The company will test its drone technology in the northwestern Chinese province of Shaanxi, where the online retailer has reached an agreement with the local government to test a low-altitude drone logistics network. Stretching over a 186-mile radius across Shaanxi, the drone logistics network will service hundreds of flight routes and air bases designed to optimize shipping online orders.
A spokesperson from JD told Recode that the company probably won’t have its one-ton capacity drone ready to fly for another two to three years. The early application for that drone will likely be to deliver food from agricultural centers in rural China into cities, rather than for last-mile delivery like the smaller drones already in use.
JD started its drone delivery program last year, sending parcels via unmanned aircraft to four provinces: Jiangsu, rural Beijing, Sichuan and Guangxi. As of January 2017, the online retailer reported having only about 20 fixed routes, but said that it plans to expand to 100 routes by the end of this year.
The Chinese e-commerce giant’s drone delivery scheme is markedly different from Amazon’s plan to use drones.
“We try to deliver with drones from cities to the countryside,” explained JD’s CEO Richard Liu in an interview with Recode late last year. “In every village, we have a delivery man who lives in the village, and he will take the parcels [delivered by drone] to different houses.”
Instead of the drone delivering directly to customers’ doorsteps, a local delivery person retrieves the cargo from the drone, which may carry between eight and 15 packages that were ordered by people in the village. The delivery person then brings the packages to people’s doors.
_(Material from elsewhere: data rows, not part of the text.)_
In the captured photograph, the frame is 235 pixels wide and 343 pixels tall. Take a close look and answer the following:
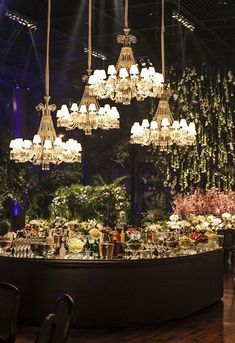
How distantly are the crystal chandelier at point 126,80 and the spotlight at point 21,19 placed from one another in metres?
4.61

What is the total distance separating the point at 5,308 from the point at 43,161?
18.0 ft

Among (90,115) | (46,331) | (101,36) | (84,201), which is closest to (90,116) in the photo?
(90,115)

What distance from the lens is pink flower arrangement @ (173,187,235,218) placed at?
13016 millimetres

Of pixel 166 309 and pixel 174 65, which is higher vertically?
pixel 174 65

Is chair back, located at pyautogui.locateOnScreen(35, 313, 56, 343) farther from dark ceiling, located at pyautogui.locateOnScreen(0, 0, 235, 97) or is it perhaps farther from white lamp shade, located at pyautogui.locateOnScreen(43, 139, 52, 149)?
dark ceiling, located at pyautogui.locateOnScreen(0, 0, 235, 97)

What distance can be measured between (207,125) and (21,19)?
5.07 m

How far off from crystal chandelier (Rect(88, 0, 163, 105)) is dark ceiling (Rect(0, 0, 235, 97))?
3594 millimetres

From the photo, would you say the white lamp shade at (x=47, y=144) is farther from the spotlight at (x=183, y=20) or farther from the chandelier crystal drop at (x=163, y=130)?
the spotlight at (x=183, y=20)

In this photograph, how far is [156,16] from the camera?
39.9ft

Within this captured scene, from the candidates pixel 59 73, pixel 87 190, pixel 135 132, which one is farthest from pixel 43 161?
pixel 59 73

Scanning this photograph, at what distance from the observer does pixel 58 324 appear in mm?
3328

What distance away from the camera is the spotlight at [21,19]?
12.0 meters

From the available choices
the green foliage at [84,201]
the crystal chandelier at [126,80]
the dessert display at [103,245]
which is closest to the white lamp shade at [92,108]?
the crystal chandelier at [126,80]

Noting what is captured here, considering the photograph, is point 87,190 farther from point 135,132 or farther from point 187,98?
point 187,98
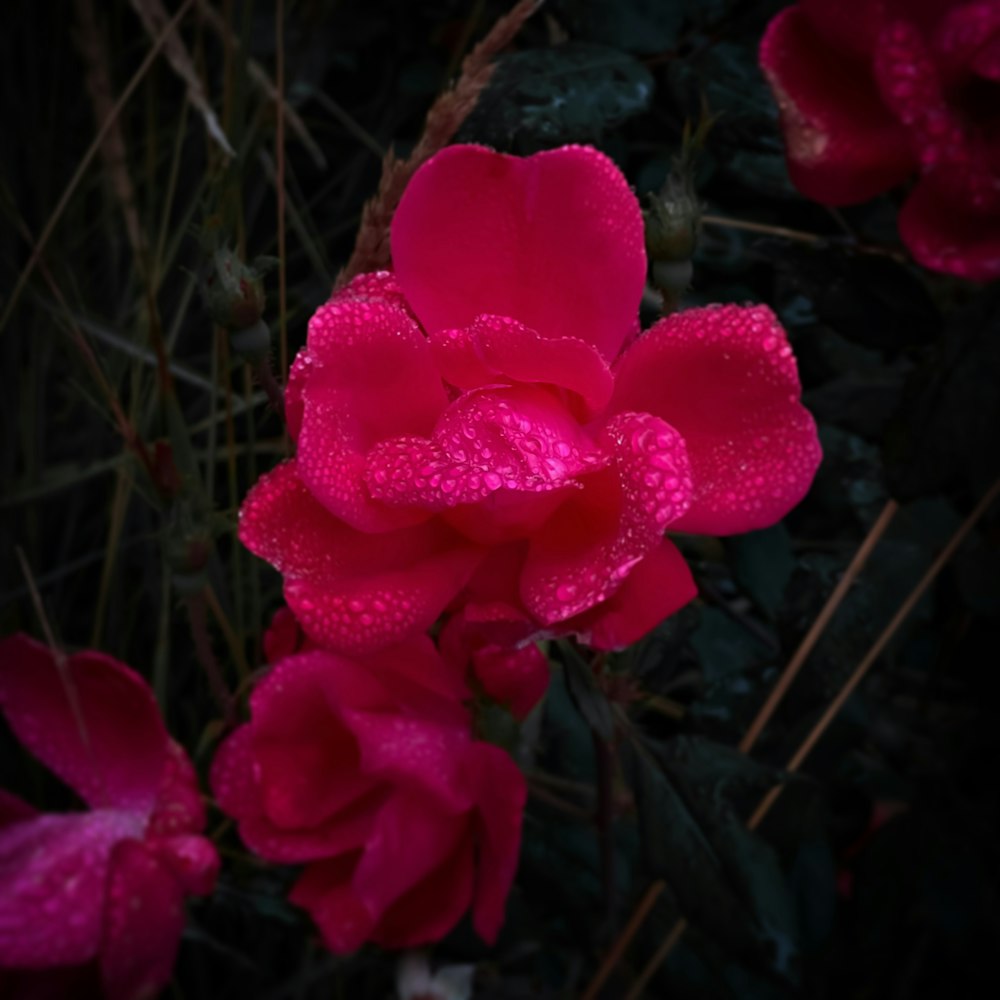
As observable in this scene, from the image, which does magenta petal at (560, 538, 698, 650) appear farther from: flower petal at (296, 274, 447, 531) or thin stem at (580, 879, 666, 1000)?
thin stem at (580, 879, 666, 1000)

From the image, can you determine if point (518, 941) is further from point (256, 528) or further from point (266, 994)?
point (256, 528)

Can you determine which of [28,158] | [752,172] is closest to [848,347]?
[752,172]

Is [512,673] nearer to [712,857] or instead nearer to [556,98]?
[712,857]

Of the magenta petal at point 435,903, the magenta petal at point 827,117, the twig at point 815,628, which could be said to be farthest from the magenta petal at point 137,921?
the magenta petal at point 827,117

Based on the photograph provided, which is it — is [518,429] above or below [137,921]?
above

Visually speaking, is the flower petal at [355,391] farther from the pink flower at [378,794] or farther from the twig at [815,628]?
the twig at [815,628]

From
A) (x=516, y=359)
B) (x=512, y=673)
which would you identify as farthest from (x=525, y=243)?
(x=512, y=673)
Amazon, on the other hand, has shown how it plans to use drones to deliver directly to people’s houses, as opposed to grouping local shipments like JD.
The Chinese online retailer says it plans to also open a research and development center with the Xi’an National Civil Aerospace Industrial Base to design and manufacture drones. The research center will include 30 acres of land to test its aircraft. The company has at least five different types of drones it currently flies for deliveries, which are used depending on the size of parcel.
For JD, drones have helped the online retailer expand into rural China without taking on massive delivery costs. Delivering by drone to rural areas can be at least 70 percent cheaper than by truck, according to JD’s CEO Richard Liu, and only takes a fraction of the time, since drones can soar over congested traffic and mountainous regions.
In the U.S., large-scale delivery by drone likely won’t happen until at least 2020, while the Federal Aviation Administration continues to craft rules and figure out a national low-altitude air traffic control system solution.
The slow U.S. regulatory timeline pushed Amazon to open its drone-testing facilities in the U.K., though that country also lacks national rules that would permit wide-scale drone delivery across the country. Amazon has so far received permission to fly in certain rural and suburban areas in the U.K.
Alibaba is the biggest e-commerce company in China, but JD is its fiercest rival, holding about 20 percent of online retail market share in China, while Alibaba claims about 44 percent, according to data collected by Bloomberg.